§ **STATED TASK**: Take the line that contains "In this photograph, between" and each line after it in the material below, and transcribe them exactly, stopping at the end.

§ **DATASET ROWS**:
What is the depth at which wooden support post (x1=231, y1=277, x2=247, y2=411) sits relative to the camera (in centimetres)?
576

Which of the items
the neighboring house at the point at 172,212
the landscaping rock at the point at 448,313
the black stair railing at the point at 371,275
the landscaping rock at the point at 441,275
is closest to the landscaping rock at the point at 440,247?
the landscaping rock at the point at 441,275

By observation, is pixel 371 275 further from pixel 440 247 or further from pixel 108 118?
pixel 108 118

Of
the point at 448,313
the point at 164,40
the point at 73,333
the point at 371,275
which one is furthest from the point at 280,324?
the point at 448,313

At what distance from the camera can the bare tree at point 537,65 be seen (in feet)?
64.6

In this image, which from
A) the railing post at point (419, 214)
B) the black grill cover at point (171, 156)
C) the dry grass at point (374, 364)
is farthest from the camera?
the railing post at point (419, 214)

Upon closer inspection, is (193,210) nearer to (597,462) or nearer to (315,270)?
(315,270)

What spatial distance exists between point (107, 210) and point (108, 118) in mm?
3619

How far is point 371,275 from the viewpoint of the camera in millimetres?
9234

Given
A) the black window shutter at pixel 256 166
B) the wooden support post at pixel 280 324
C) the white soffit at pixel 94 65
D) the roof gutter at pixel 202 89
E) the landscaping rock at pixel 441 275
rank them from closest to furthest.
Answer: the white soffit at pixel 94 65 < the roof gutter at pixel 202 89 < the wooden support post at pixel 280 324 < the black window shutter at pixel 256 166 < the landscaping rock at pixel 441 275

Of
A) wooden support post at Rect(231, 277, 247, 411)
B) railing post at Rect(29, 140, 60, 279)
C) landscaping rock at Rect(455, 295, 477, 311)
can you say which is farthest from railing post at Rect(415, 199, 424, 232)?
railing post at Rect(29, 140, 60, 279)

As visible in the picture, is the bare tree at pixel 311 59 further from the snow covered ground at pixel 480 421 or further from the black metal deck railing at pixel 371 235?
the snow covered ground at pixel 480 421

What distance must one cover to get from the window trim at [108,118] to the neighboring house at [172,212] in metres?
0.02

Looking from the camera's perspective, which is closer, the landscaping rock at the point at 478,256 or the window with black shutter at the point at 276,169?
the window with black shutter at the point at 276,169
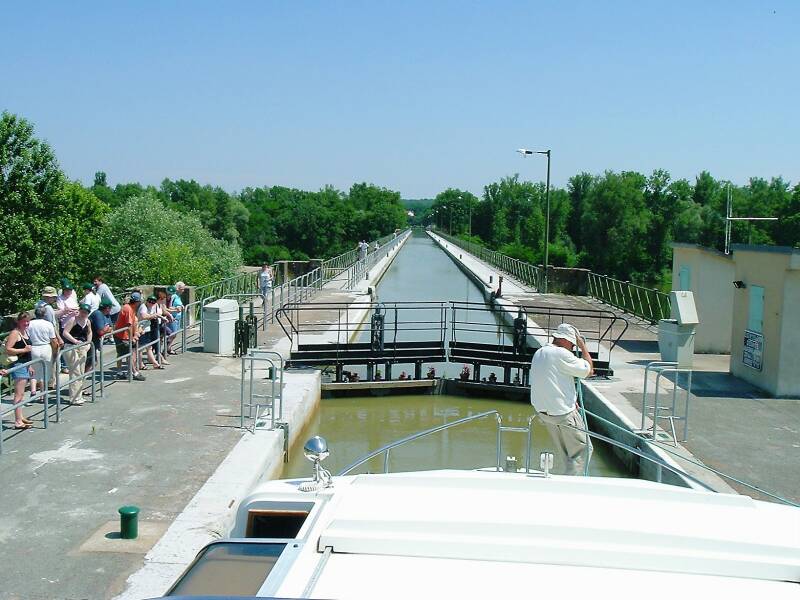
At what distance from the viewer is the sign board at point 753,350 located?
49.6 feet

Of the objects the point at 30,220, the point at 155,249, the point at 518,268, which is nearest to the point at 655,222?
the point at 518,268

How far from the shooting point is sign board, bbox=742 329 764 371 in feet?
49.6

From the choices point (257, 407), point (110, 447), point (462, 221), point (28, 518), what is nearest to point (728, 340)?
point (257, 407)

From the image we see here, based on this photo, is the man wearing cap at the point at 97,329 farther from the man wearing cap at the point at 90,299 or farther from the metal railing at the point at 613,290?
the metal railing at the point at 613,290

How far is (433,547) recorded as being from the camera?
3.21m

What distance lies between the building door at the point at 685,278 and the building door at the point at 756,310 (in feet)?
14.2

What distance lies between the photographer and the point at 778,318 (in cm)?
1454

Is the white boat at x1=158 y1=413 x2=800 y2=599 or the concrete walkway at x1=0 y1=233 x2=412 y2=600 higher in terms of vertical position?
the white boat at x1=158 y1=413 x2=800 y2=599

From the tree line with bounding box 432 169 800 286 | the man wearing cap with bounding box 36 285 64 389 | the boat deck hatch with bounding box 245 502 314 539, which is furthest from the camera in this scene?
the tree line with bounding box 432 169 800 286

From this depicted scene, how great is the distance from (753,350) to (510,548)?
44.9 feet

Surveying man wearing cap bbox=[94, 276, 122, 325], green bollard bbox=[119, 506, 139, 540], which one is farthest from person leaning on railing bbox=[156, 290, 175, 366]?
green bollard bbox=[119, 506, 139, 540]

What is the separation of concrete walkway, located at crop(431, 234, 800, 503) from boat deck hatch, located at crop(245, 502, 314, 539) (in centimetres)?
588

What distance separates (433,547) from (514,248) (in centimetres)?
7098

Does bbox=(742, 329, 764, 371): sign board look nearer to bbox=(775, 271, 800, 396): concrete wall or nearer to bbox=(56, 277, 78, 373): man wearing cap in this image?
bbox=(775, 271, 800, 396): concrete wall
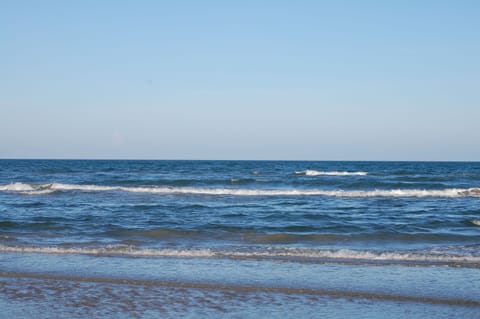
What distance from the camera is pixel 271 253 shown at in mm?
12164

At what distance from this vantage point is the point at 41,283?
927 cm

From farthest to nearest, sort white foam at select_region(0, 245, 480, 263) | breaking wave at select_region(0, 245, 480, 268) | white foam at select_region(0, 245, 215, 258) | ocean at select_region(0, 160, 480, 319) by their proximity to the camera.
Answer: white foam at select_region(0, 245, 215, 258)
white foam at select_region(0, 245, 480, 263)
breaking wave at select_region(0, 245, 480, 268)
ocean at select_region(0, 160, 480, 319)

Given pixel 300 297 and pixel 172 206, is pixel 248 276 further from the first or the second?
pixel 172 206

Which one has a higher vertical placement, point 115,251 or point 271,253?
point 271,253

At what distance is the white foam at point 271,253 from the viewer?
11422 millimetres

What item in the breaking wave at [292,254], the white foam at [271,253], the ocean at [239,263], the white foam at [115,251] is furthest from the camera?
the white foam at [115,251]

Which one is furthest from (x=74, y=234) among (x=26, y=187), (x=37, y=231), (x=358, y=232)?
(x=26, y=187)

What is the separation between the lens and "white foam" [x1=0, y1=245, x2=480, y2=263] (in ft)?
37.5

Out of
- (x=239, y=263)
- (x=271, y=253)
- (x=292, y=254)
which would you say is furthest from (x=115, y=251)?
(x=292, y=254)

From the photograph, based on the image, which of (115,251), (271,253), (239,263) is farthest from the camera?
(115,251)

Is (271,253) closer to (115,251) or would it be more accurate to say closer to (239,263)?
(239,263)

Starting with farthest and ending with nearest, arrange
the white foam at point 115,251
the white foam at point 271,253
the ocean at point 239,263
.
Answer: the white foam at point 115,251
the white foam at point 271,253
the ocean at point 239,263

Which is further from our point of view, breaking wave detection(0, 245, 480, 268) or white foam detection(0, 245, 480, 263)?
white foam detection(0, 245, 480, 263)

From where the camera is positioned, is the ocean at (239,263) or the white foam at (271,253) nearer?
the ocean at (239,263)
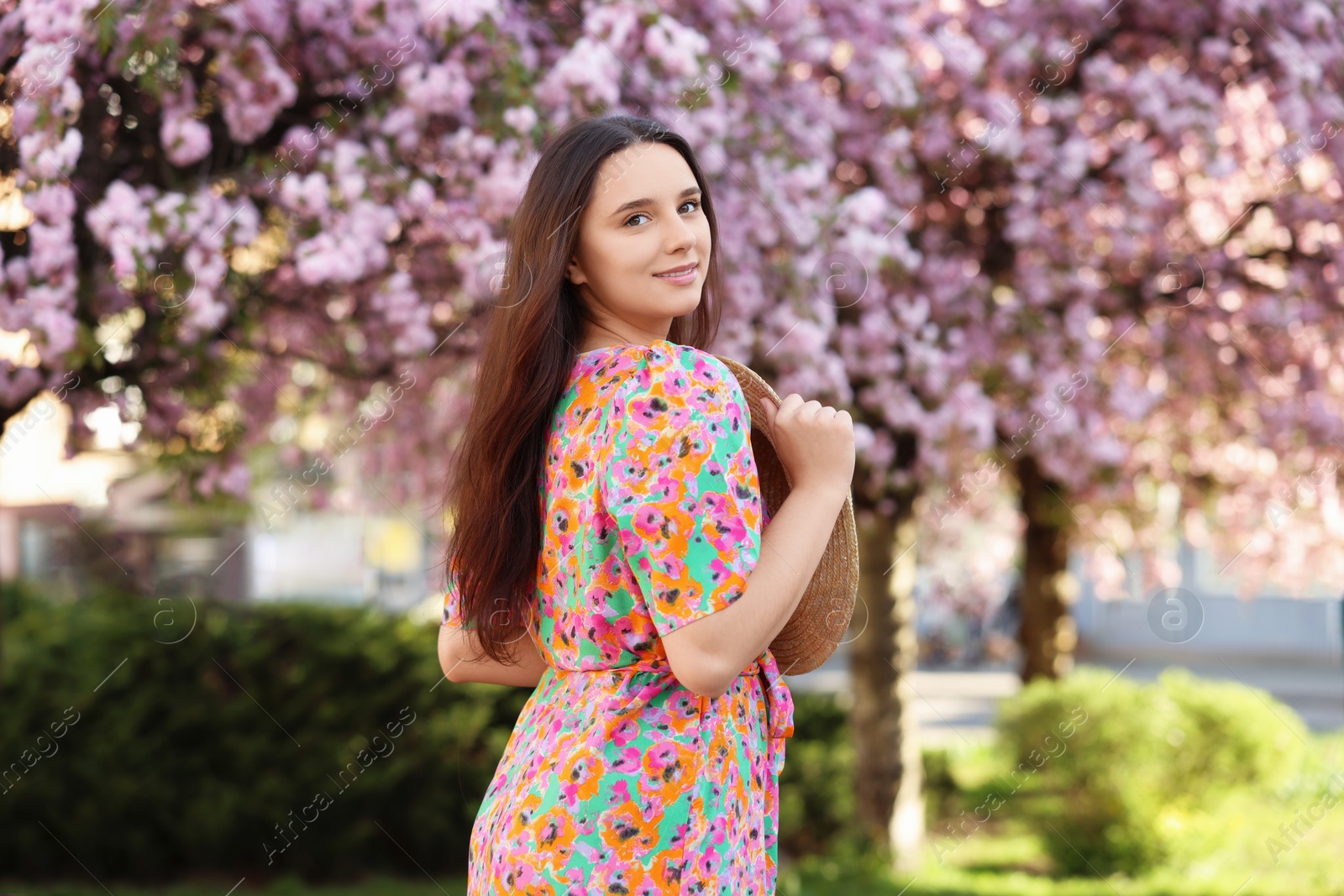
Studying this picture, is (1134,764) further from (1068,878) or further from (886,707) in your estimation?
(886,707)

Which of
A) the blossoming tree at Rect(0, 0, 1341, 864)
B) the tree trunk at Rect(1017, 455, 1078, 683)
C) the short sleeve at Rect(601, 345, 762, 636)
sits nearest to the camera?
the short sleeve at Rect(601, 345, 762, 636)

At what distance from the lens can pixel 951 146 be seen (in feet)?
15.9

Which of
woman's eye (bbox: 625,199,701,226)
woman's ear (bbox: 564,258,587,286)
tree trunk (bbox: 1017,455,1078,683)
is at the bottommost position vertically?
tree trunk (bbox: 1017,455,1078,683)

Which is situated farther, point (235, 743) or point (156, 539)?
point (156, 539)

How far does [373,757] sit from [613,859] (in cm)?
475

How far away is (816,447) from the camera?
4.73 ft

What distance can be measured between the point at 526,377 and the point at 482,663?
45cm

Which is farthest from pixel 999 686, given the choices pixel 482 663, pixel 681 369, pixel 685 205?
pixel 681 369

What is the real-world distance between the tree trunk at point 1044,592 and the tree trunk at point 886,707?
1.33 metres

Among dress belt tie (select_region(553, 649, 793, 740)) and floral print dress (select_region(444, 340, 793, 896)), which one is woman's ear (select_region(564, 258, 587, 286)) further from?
dress belt tie (select_region(553, 649, 793, 740))

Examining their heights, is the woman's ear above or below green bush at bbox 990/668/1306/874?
above

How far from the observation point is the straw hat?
5.13 feet

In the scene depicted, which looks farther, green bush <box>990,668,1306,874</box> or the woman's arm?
green bush <box>990,668,1306,874</box>

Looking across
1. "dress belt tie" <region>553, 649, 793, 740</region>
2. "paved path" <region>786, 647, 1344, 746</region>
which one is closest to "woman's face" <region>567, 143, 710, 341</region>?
"dress belt tie" <region>553, 649, 793, 740</region>
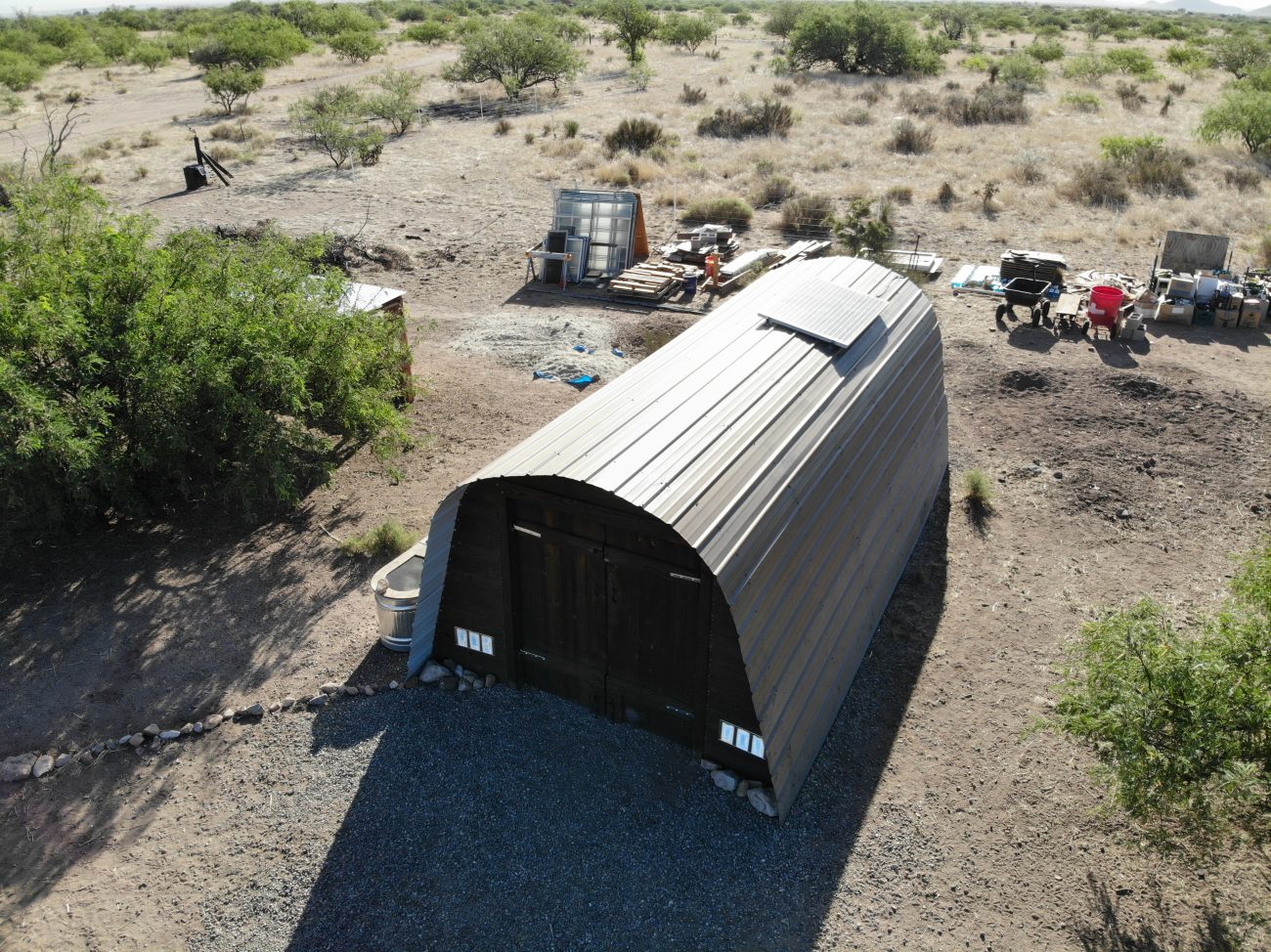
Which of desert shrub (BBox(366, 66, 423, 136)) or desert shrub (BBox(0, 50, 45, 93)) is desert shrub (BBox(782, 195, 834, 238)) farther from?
desert shrub (BBox(0, 50, 45, 93))

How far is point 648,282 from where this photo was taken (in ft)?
68.2

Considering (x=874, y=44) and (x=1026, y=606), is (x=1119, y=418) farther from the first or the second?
(x=874, y=44)

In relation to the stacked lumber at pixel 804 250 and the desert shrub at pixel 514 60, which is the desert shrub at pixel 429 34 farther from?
the stacked lumber at pixel 804 250

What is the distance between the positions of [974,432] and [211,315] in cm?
1157

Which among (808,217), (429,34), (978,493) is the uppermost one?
(429,34)

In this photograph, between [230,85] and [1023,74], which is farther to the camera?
[1023,74]

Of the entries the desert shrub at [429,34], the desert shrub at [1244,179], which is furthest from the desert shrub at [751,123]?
the desert shrub at [429,34]

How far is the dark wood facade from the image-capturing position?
783 cm

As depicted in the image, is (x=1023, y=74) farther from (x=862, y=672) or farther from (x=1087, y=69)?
(x=862, y=672)

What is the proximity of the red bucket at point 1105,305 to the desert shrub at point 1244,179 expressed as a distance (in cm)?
1321

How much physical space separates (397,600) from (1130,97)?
4297 cm

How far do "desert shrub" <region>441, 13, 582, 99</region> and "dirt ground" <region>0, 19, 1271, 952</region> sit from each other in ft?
93.8

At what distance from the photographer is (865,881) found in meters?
7.52

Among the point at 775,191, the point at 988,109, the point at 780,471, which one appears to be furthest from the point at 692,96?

§ **SOLUTION TO THIS TASK**:
In this photograph, between [230,85] and [1023,74], which is farther to the camera?
[1023,74]

Of the entries the desert shrub at [429,34], the desert shrub at [1244,179], which is furthest from the desert shrub at [751,123]?
the desert shrub at [429,34]

How far is the dark wood facade from the image-capturing position?
783 cm

As depicted in the image, is (x=1023, y=74) farther from (x=862, y=672) or farther from (x=1087, y=69)?
(x=862, y=672)

What is the proximity of the red bucket at point 1105,305 to the desert shrub at point 1244,179 expressed as a distance (in cm)?
1321

How much physical space separates (397,600) from (1130,97)?
4297 cm

How far do "desert shrub" <region>441, 13, 582, 99</region> and "dirt ground" <region>0, 19, 1271, 952</region> sit from each other in ft?
93.8

At what distance from the photographer is (865,881) found in meters?
7.52

Among the point at 775,191, the point at 988,109, the point at 780,471, which one appears to be furthest from the point at 692,96?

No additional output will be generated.